Göttinger Predigten im Internet hg. von U. Nembach

Pfingstmontag, 25.05.2015

Der Fluch des Rumpelstilzchens und das Bekenntnis zu Jesus Christus
Predigt zu Matthäus 16:13-19, verfasst von Michael Bünker

Liebe Gemeinde,

„das hat dir der Teufel gesagt!“, schreit das Rumpelstilzchen, als die Müllerstochter, die eine Prinzessin geworden war, seinen Namen nennt. Das Rumpelstilzchen kann aus allem Gold machen und verspricht Wohlstand und Reichtum ohne Ende, aber es verlangte dafür das Leben des Kindes, die Zukunft der Menschen. Ein grausamer Handel. Niemand kann diesen Teufelskreis durchbrechen, solange der Name des Rumpelstilzchens unbekannt bleibt, solange niemand weiß, wer das ist.

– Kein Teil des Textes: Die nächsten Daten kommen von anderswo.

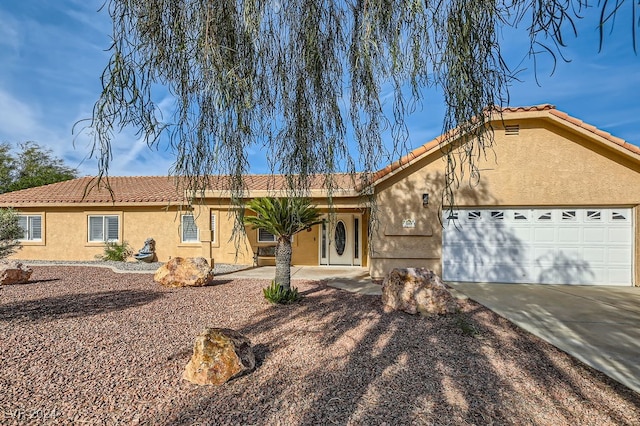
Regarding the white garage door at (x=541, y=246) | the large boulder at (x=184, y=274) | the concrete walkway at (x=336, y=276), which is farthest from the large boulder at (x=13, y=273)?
the white garage door at (x=541, y=246)

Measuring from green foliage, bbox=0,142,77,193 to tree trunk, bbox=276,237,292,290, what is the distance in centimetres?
2874

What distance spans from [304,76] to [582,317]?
768 centimetres

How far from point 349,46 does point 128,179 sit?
21.2 m

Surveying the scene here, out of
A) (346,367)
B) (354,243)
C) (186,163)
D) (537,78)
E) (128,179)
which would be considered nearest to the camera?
(537,78)

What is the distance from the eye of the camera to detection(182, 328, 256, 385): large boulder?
3898 millimetres

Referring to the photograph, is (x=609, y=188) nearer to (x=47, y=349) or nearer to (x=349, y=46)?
(x=349, y=46)

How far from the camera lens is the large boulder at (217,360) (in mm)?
3898

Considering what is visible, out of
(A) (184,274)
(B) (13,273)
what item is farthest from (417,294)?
(B) (13,273)

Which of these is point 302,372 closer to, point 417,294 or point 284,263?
point 417,294

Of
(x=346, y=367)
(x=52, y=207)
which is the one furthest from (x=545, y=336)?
(x=52, y=207)

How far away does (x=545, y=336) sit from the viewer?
565cm

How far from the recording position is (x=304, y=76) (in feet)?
9.07

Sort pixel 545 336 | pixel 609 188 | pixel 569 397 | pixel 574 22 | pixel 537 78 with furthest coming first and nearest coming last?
1. pixel 609 188
2. pixel 545 336
3. pixel 569 397
4. pixel 537 78
5. pixel 574 22

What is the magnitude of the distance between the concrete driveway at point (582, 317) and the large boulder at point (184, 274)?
7575mm
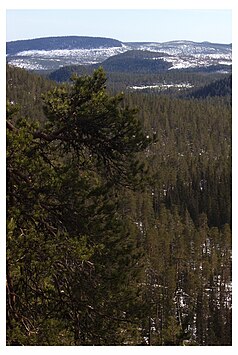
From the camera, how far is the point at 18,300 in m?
6.40

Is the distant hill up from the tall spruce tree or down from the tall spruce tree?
up

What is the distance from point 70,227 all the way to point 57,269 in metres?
0.65

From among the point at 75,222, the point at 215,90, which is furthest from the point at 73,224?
the point at 215,90

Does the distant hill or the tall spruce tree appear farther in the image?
the distant hill

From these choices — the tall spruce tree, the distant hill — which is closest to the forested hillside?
the tall spruce tree

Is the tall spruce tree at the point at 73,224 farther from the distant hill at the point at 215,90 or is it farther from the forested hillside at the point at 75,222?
the distant hill at the point at 215,90

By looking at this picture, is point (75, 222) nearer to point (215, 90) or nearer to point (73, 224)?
point (73, 224)

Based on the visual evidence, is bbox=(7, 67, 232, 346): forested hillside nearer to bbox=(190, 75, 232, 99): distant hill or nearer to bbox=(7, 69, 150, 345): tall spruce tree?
bbox=(7, 69, 150, 345): tall spruce tree

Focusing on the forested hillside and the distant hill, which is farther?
the distant hill

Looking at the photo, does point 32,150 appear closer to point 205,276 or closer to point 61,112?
point 61,112

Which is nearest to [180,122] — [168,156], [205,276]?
[168,156]

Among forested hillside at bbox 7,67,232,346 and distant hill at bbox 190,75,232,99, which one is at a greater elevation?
distant hill at bbox 190,75,232,99

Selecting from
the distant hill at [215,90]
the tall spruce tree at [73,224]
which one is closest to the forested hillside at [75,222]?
the tall spruce tree at [73,224]

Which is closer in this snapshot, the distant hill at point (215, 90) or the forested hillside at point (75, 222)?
the forested hillside at point (75, 222)
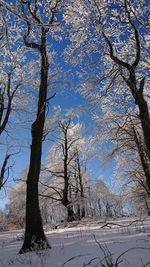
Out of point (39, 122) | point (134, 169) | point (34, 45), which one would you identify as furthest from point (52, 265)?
point (134, 169)

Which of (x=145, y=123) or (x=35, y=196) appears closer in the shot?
(x=35, y=196)

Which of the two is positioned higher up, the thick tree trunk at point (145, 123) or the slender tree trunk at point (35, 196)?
the thick tree trunk at point (145, 123)

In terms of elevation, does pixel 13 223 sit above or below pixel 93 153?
below

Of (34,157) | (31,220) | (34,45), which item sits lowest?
(31,220)

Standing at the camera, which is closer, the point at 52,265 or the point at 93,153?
the point at 52,265

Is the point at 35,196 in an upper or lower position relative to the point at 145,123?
lower

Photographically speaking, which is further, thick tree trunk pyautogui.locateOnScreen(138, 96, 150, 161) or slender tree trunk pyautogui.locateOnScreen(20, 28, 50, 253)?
thick tree trunk pyautogui.locateOnScreen(138, 96, 150, 161)

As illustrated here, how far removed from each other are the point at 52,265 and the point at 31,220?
256cm

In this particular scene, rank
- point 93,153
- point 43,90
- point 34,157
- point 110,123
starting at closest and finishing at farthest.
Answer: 1. point 34,157
2. point 43,90
3. point 110,123
4. point 93,153

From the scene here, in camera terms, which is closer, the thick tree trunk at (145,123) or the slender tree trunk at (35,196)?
the slender tree trunk at (35,196)

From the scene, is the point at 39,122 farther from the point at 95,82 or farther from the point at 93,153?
the point at 93,153

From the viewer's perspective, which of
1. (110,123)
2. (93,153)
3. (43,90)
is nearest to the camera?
(43,90)

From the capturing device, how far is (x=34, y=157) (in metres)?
6.93

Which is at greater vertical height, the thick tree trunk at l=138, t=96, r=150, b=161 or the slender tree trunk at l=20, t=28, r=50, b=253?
the thick tree trunk at l=138, t=96, r=150, b=161
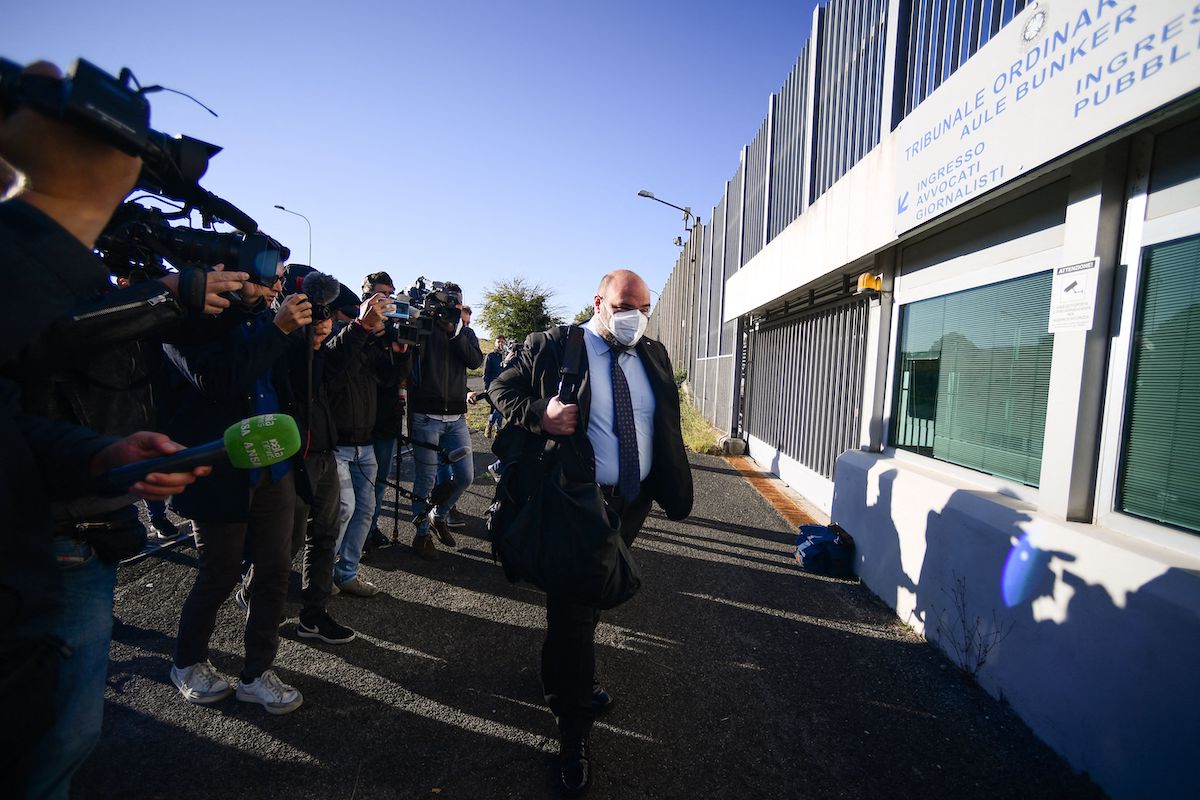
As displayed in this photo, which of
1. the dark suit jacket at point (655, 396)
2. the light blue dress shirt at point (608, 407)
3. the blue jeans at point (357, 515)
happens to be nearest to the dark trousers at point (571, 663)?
the light blue dress shirt at point (608, 407)

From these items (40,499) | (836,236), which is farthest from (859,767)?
(836,236)

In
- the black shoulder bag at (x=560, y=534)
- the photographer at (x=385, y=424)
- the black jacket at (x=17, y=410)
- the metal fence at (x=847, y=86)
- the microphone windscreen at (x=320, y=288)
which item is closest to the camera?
the black jacket at (x=17, y=410)

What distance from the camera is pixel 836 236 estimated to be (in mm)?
5504

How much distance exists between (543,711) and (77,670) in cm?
197

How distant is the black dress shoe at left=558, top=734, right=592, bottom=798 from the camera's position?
7.23 ft

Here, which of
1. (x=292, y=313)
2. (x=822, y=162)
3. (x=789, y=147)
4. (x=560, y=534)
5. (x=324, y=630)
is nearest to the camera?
(x=560, y=534)

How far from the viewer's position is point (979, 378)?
3.67m

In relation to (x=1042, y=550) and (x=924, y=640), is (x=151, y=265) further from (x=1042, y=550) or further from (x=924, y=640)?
(x=924, y=640)

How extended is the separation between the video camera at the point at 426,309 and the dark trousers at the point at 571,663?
2268 mm

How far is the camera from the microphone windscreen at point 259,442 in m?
1.28

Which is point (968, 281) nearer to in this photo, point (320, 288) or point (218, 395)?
point (320, 288)

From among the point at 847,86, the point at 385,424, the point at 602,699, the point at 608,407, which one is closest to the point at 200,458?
the point at 608,407

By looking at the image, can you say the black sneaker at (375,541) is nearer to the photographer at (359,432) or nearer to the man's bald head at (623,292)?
the photographer at (359,432)

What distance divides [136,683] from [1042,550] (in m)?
4.51
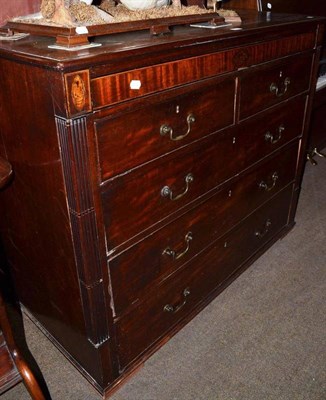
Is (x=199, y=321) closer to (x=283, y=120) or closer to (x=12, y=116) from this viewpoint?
(x=283, y=120)

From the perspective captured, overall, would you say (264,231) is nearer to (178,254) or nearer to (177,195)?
(178,254)

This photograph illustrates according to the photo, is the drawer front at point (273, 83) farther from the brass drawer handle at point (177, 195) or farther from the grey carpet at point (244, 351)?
the grey carpet at point (244, 351)

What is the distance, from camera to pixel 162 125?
4.02 ft

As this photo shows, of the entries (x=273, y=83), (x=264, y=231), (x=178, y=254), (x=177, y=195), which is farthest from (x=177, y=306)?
(x=273, y=83)

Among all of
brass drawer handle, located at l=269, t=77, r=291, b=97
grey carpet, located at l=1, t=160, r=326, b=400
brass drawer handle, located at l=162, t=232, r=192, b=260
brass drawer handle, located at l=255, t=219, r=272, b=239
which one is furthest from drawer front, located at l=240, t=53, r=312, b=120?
grey carpet, located at l=1, t=160, r=326, b=400

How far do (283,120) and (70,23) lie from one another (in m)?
1.12

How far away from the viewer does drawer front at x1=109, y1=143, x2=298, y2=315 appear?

Dieses Märchen fällt mir ein, wenn ich höre, wie Jesus zu Petrus sagt: Das hat dir der Himmel gesagt! Dass ich der Christus bin, der Sohn des lebendigen Gottes. Der Erlöser und Befreier, der die Menschen aufrichtet, der ihnen nicht Gold verspricht und dafür das Leben der Kinder fordert, sondern der die Kinder in die Mitte stellt und den Menschen Brot gibt, damit alle genug zum Leben haben. Darauf lässt sich die Kirche bauen, die bestehen soll und bestehen wird, die allen teuflischen Kräften standhält.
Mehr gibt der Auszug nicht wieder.